The tone and body language might additionally convey urgency in meaning. You don’t need a body language expert to give you the full meaning of the communication. You have it all in the words.

In autocratic environments, such as the armed forces, there is no need to discuss emotional attitudes and feelings. Mehrabian's theory and its implications are not especially applicable The soldier does as the officer dictates without any discussion.

The value of Mehrabian's theory relates to communications where emotional content is significant, and the need to understand it properly is great. Or where the words are ambiguous or where there is a conflict (incongruity) between the words a person uses and the non-verbals and tone (one of a class known as paraverbals). Example, saying “yes” and shaking your head “no.” People tend to rely more on the non-verbals to evaluate the emotional state of the person speaking when there is ambiguity or conflilct between the channels

This is applicable in management and business, where motivation and attitude have a crucial effect on outcomes.

Meaning and Spoken Communication.

When interpreting meaning as the listener or convey meaning as a speaker, the Mehrabian model is important but context of the communication needs to be considered.
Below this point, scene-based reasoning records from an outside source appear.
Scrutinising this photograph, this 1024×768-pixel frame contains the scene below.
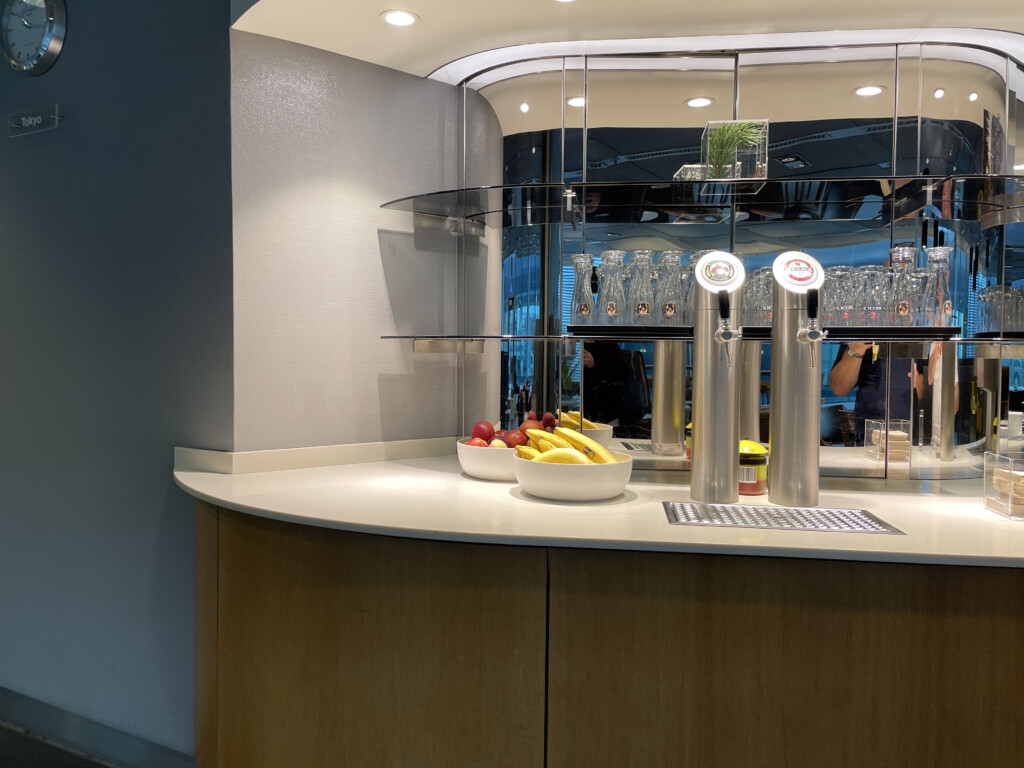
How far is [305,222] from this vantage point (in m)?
2.40

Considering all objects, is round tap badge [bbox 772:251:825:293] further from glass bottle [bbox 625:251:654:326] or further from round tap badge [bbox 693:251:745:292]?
glass bottle [bbox 625:251:654:326]

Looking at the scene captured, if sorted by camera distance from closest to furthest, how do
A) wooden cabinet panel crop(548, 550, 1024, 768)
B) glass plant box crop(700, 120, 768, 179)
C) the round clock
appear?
wooden cabinet panel crop(548, 550, 1024, 768)
glass plant box crop(700, 120, 768, 179)
the round clock

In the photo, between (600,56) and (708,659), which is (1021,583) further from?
(600,56)

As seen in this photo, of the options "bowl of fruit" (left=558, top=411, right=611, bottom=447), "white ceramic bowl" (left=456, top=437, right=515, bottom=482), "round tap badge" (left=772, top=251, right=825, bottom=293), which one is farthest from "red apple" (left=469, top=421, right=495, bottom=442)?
"round tap badge" (left=772, top=251, right=825, bottom=293)

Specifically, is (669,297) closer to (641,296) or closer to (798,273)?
(641,296)

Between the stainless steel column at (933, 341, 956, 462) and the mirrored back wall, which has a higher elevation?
the mirrored back wall

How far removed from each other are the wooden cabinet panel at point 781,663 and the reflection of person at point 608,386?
0.93 meters

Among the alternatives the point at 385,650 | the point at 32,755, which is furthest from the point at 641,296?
the point at 32,755

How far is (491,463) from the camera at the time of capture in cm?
223

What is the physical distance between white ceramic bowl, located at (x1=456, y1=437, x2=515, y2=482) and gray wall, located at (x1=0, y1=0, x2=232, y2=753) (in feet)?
2.35

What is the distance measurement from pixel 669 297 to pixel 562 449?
1.87 ft

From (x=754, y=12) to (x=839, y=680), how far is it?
5.61 feet

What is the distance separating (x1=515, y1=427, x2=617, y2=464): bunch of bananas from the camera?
1988 mm

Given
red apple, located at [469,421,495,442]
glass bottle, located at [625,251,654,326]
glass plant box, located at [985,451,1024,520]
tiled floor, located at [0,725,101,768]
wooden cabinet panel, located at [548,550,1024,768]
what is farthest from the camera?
tiled floor, located at [0,725,101,768]
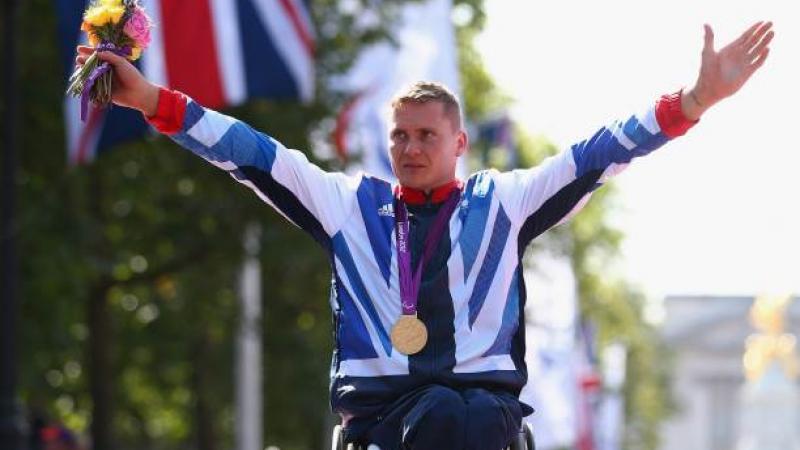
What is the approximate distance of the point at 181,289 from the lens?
30719 mm

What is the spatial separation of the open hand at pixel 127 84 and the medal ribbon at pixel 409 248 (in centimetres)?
86

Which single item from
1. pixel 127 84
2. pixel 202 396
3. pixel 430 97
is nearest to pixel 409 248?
pixel 430 97

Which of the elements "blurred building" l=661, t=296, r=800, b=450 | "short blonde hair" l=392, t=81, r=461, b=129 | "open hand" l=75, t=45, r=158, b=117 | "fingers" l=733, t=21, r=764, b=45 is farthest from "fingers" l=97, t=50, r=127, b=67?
"blurred building" l=661, t=296, r=800, b=450

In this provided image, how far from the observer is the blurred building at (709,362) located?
130125 mm

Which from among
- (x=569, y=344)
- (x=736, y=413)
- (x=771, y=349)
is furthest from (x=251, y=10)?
(x=736, y=413)

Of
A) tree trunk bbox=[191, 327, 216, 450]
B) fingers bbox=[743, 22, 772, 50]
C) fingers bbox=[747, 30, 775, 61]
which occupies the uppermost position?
fingers bbox=[743, 22, 772, 50]

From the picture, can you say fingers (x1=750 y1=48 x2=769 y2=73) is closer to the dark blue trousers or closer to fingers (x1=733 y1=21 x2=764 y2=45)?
fingers (x1=733 y1=21 x2=764 y2=45)

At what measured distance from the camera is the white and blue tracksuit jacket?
20.5ft

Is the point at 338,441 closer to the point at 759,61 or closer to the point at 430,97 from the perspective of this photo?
the point at 430,97

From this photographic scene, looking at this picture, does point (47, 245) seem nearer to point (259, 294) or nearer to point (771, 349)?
point (259, 294)

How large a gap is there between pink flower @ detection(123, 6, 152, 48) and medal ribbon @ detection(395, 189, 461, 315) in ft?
3.11

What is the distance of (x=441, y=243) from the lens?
20.8ft

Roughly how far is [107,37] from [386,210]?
3.34ft

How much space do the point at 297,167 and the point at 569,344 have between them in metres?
36.1
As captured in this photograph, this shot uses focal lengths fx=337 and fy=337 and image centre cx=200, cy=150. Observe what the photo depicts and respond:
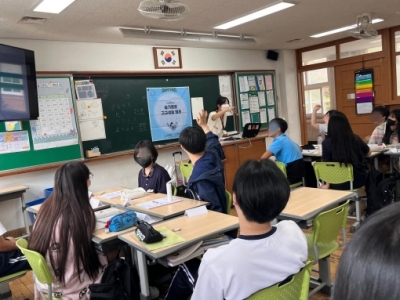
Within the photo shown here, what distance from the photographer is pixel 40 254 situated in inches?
69.5

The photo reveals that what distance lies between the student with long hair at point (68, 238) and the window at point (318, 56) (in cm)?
642

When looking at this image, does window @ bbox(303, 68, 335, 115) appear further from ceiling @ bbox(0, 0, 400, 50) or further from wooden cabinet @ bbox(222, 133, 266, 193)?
wooden cabinet @ bbox(222, 133, 266, 193)

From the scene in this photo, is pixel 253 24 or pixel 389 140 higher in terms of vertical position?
pixel 253 24

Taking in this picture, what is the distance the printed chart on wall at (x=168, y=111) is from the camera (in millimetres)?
5512

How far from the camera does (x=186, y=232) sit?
6.34 ft

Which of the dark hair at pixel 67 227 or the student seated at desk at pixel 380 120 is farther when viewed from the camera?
the student seated at desk at pixel 380 120

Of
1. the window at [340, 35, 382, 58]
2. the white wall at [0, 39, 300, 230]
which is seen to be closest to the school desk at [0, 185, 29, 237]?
the white wall at [0, 39, 300, 230]

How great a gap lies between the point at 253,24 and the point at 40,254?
4183mm

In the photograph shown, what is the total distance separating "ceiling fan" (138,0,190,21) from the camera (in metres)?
2.69

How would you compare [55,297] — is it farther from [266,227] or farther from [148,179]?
[148,179]

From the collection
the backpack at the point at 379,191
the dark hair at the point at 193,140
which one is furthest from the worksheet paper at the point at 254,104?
the dark hair at the point at 193,140

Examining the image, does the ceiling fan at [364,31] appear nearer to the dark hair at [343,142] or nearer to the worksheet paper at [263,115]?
the dark hair at [343,142]

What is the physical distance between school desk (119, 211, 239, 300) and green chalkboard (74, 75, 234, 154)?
3.17 m

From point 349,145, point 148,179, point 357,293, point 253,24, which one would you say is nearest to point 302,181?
point 349,145
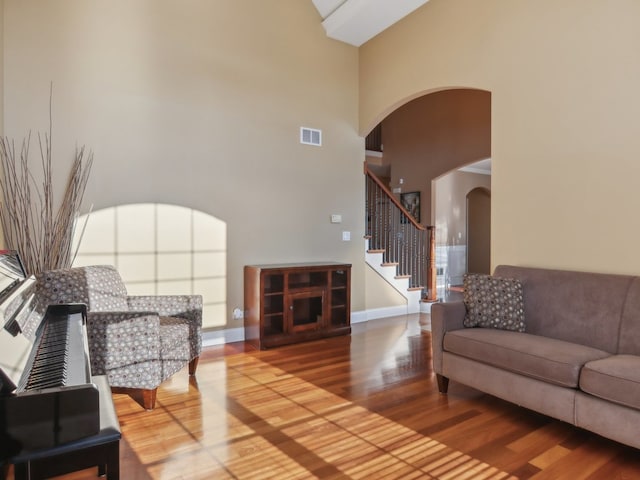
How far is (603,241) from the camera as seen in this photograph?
2881 mm

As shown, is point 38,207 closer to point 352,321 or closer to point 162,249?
point 162,249

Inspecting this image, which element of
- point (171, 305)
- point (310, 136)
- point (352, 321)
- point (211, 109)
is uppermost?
point (211, 109)

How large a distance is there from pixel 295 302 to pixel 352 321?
3.83ft

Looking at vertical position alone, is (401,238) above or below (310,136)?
below

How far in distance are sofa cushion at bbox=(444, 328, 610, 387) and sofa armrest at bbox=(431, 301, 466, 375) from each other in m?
0.06

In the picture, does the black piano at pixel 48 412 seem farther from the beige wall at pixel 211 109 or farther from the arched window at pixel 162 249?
the beige wall at pixel 211 109

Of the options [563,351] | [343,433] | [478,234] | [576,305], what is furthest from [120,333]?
[478,234]

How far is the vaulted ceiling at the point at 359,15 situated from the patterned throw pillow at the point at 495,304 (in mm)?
3182

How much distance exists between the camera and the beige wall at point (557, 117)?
279cm

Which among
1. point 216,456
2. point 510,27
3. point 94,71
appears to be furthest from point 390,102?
point 216,456

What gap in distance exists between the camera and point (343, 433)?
7.77ft

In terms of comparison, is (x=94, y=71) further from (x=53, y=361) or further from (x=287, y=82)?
(x=53, y=361)

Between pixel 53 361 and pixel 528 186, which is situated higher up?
pixel 528 186

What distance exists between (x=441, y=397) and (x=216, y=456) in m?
1.62
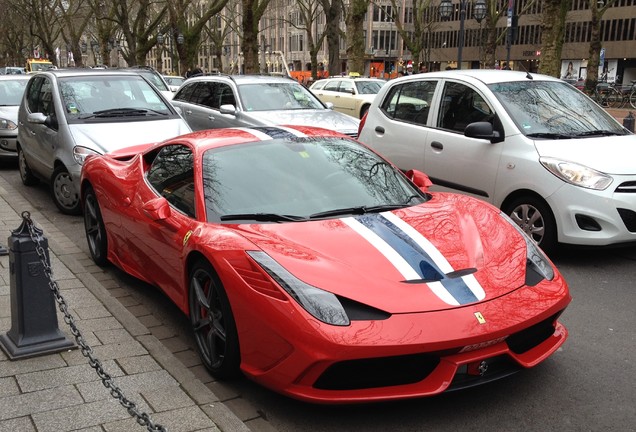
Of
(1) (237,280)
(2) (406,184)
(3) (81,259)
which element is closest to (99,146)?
(3) (81,259)

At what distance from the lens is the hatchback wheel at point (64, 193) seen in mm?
8086

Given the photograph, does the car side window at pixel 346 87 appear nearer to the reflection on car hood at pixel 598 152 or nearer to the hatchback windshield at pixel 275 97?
the hatchback windshield at pixel 275 97

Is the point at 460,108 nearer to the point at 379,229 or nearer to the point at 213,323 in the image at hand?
the point at 379,229

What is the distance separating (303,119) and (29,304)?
24.4 feet

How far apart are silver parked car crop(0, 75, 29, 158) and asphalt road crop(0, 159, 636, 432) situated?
8.37 metres

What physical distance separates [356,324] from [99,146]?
5.75 metres

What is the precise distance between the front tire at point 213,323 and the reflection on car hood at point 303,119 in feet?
22.6

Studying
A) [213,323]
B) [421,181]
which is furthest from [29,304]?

In Meharbian’s model, 93% of the meaning is inferred by nonverbal language but you cannot use it in as a general communication rule. Also take into consideration that the research involved only spoken communication.

In many instances, 100% of the words are used to convey meaning, such as in contracts, deeds and legal documents or signs, such as NO SMOKING or RESTROOMS. No attitude or emotional content is present. Books also rely on words for 100% of the communication.

So the next time you hear a speaker misquote these statistics, you can do a number of things.

1. Do nothing; just consider them ignorant and they didn’t do their homework. When I hear this from a speaker I know they heard or read about it without doing any research and thought it was impactful and decided to use it.

2. Mention to them privately that they might want to check out Mehrabian’s studies before using the statistics again. Or send them to my blog off my website.

3. Challenge them in front of their audience. Make them look foolish.

I suggest using number 2. You’ll be doing them a favor.